6. Not Dressing Babies

When I was pregnant with the twins, I received a slew of matching sailor suits and adorable pink and blue outfits. Sailor suits quickly became the Wrath of Neptune and onesies my worst nemesis. I literally developed carpal tunnel syndrome from all of the snaps and diaper tabs I had to deal with. I solved this problem by eliminating the snaps. No more clothes for little humans who couldn’t even talk to complain about it. Boom! Parenting Level: 10!

7. Refusing to Own a Television

I thought we’d be so much more productive, intelligent, and special if we didn’t have a television. When we finally got one, my son asked if we were watching a movie about hamburgers. It was a McDonald’s commercial. If I could go back and do it all over again, I would totally use the TV as a giant babysitter, especially when I was trying to corral two squirmy twins and a stubborn middle child while paying attention to a precocious firstborn. Perhaps a TV would have been more interesting to Juliette than pulling out nails from the baseboards and trying to eat them. Yes, that actually happened. Outlet plugs and baby gates were no match for her, even though she was born with a chaperone.
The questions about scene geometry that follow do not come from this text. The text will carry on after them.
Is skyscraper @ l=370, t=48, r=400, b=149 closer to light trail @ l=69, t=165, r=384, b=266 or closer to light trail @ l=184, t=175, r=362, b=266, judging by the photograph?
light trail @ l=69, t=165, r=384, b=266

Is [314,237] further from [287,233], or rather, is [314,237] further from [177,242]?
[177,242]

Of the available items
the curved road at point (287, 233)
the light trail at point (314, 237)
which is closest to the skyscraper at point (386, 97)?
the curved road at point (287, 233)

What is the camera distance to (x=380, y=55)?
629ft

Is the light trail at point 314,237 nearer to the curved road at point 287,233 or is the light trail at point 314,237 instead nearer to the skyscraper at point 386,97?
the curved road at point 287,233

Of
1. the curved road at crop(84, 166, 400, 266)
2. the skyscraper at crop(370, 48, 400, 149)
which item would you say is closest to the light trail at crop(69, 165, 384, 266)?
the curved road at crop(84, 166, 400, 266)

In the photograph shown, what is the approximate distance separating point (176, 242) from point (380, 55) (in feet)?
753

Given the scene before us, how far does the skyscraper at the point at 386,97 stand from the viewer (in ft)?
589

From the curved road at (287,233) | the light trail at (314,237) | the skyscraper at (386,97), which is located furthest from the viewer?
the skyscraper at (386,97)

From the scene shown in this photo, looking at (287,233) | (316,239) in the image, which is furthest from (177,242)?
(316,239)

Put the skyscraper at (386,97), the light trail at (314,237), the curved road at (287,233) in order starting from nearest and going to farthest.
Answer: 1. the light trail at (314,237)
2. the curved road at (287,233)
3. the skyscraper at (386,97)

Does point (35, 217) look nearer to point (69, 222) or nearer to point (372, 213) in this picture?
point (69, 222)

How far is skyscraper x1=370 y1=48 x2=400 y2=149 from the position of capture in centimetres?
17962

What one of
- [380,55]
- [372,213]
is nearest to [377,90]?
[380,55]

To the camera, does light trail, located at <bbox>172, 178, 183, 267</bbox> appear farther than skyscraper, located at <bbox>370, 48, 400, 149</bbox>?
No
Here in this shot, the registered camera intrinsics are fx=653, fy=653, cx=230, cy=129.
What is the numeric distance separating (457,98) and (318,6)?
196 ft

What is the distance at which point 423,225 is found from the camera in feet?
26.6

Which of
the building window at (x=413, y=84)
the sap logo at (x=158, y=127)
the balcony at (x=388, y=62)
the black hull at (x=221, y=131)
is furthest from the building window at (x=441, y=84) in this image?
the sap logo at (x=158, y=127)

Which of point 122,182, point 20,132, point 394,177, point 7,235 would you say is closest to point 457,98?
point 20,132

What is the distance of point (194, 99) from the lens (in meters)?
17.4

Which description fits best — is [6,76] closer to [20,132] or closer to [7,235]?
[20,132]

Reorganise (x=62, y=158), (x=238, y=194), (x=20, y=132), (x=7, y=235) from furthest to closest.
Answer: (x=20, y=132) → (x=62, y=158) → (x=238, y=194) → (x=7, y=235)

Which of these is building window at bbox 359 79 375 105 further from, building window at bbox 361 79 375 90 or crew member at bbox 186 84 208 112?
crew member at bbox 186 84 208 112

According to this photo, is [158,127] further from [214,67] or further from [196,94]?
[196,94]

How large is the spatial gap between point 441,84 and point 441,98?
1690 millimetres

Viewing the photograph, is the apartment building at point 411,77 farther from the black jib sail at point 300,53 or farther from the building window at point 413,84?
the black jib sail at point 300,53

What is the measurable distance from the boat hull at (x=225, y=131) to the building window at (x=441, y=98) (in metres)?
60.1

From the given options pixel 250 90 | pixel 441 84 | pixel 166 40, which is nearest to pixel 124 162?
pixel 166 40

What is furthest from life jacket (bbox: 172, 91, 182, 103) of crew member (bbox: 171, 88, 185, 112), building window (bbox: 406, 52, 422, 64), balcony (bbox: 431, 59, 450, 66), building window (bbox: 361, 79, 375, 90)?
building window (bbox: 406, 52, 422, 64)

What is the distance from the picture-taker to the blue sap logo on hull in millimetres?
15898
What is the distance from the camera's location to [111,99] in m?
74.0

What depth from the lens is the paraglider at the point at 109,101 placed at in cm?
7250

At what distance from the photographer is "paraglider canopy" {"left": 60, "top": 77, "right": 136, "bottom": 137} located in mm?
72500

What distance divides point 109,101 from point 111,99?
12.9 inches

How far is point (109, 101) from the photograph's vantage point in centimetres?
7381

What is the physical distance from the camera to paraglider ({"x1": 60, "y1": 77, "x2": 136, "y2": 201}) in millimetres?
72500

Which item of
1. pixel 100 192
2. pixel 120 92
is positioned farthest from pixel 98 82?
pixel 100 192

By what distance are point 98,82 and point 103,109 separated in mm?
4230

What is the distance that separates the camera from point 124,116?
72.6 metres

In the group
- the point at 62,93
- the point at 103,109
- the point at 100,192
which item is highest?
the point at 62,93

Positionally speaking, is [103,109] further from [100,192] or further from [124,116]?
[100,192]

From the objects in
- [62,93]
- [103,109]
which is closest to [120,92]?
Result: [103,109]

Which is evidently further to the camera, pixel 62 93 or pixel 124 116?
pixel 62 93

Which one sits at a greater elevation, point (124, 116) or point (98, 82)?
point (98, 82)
8. Enforcing a 7 p.m. Bedtime

I am a huge fan of the early bedtime. My problem was that my kids never outgrew it. Or, rather, I never outgrew it. When my 12-year-old mentioned her friends get to stay up until 9 p.m., I moved bedtime back to 8:30. Sleep hygiene is important, but I’m sure there were other relaxing, evening activities we could have done together as a family (like veg out in front of a TV I didn’t own.)

9. Suburban Homesteading

It was literally easier to grow food in my backyard and make my own yogurt than go to a grocery store. So, I purchased flour in 50-pound bags and butter in 40-pound blocks. I made all of our bread and pasta. I was pro-carb before low-carb was a thing.

There was also the time I shaved my head so I wouldn’t have to worry about haircuts, got into powerlifting so I could carry up to four kids at one time, and figured out how to go grocery shopping by wearing one child, pushing the double stroller with one hand, and pulling the cart with another.

I’m writing this from work. Yes, I have a job outside of the house! I took a shower this morning and had time to put on makeup. I’m now remarried and have a brood of six kids who are 9, 11, 11, 11, 12, and 14 years old. I’m sure five years from now, I’ll be groaning over the parenting hacks I’ve developed to deal with this phase.

Some parenting hacks are wacky or weird, but if making up your own rules makes your life easier, it’s definitely worth it.